Each entry has to be reproduced in full, exactly as given.

(Items listed in a dataset)
____________________
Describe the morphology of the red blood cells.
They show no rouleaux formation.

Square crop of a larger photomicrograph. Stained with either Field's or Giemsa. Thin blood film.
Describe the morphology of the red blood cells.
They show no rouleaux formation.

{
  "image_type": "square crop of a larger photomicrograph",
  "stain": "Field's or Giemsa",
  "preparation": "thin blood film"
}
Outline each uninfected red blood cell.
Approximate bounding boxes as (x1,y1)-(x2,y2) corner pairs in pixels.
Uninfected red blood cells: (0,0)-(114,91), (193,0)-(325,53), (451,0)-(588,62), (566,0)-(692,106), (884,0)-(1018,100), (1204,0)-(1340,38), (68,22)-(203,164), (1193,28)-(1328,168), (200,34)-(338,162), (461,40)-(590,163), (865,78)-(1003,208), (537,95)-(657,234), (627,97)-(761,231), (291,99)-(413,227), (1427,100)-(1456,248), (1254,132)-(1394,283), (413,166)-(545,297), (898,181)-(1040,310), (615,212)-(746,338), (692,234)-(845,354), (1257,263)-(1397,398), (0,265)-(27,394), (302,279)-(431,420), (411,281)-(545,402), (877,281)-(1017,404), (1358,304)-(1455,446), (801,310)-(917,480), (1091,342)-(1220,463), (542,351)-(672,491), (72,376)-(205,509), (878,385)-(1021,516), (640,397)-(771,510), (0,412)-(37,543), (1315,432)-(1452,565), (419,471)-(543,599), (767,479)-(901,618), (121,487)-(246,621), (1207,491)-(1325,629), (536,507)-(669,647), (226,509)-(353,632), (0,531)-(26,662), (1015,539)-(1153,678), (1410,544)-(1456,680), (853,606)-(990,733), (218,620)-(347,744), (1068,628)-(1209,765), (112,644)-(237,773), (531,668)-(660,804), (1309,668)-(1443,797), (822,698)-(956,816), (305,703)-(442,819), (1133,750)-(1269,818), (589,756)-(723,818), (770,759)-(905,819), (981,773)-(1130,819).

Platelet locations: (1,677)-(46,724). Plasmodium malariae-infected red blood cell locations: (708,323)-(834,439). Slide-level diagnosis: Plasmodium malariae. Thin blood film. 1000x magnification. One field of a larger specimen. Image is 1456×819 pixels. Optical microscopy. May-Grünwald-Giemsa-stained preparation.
____________________
▶ **EXERCISE RESPONSE**:
Describe the morphology of the red blood cells.
They show no rouleaux formation.

Square crop of a larger photomicrograph. Stained with either Field's or Giemsa. Thin blood film.
Describe the morphology of the red blood cells.
They show no rouleaux formation.

{
  "image_type": "square crop of a larger photomicrograph",
  "stain": "Field's or Giemsa",
  "preparation": "thin blood film"
}
Outline each uninfected red blood cell.
Approximate bounding boxes as (x1,y1)-(x2,y2) corner pairs in pixels.
Uninfected red blood cells: (0,0)-(114,91), (193,0)-(325,53), (451,0)-(588,62), (566,0)-(692,106), (884,0)-(1018,100), (1204,0)-(1340,38), (68,22)-(203,164), (1193,28)-(1328,168), (200,34)-(338,162), (461,40)-(590,163), (865,78)-(1003,208), (537,95)-(657,234), (627,97)-(761,231), (291,99)-(413,227), (1427,100)-(1456,248), (1254,132)-(1394,283), (413,166)-(545,297), (898,181)-(1040,310), (615,212)-(746,338), (692,234)-(845,354), (1257,263)-(1397,398), (0,265)-(27,394), (302,279)-(431,420), (411,281)-(545,402), (877,281)-(1017,404), (1358,304)-(1455,446), (801,310)-(917,480), (1091,342)-(1220,463), (542,351)-(672,491), (72,376)-(205,509), (878,385)-(1021,516), (640,397)-(771,510), (0,412)-(37,543), (1315,432)-(1452,565), (419,471)-(543,599), (767,479)-(901,618), (121,487)-(246,621), (1207,491)-(1325,629), (536,507)-(669,647), (226,509)-(353,632), (0,531)-(26,662), (1015,539)-(1153,678), (1410,544)-(1456,680), (853,606)-(990,733), (218,620)-(347,744), (1068,628)-(1209,765), (112,644)-(237,773), (531,668)-(660,804), (1309,668)-(1443,797), (822,698)-(956,816), (305,703)-(442,819), (1133,750)-(1269,818), (589,756)-(723,818), (770,759)-(905,819), (981,773)-(1130,819).

Platelet locations: (1,677)-(46,724). Plasmodium malariae-infected red blood cell locations: (708,323)-(834,439). Slide-level diagnosis: Plasmodium malariae. Thin blood film. 1000x magnification. One field of a larger specimen. Image is 1456×819 pixels. Optical microscopy. May-Grünwald-Giemsa-stained preparation.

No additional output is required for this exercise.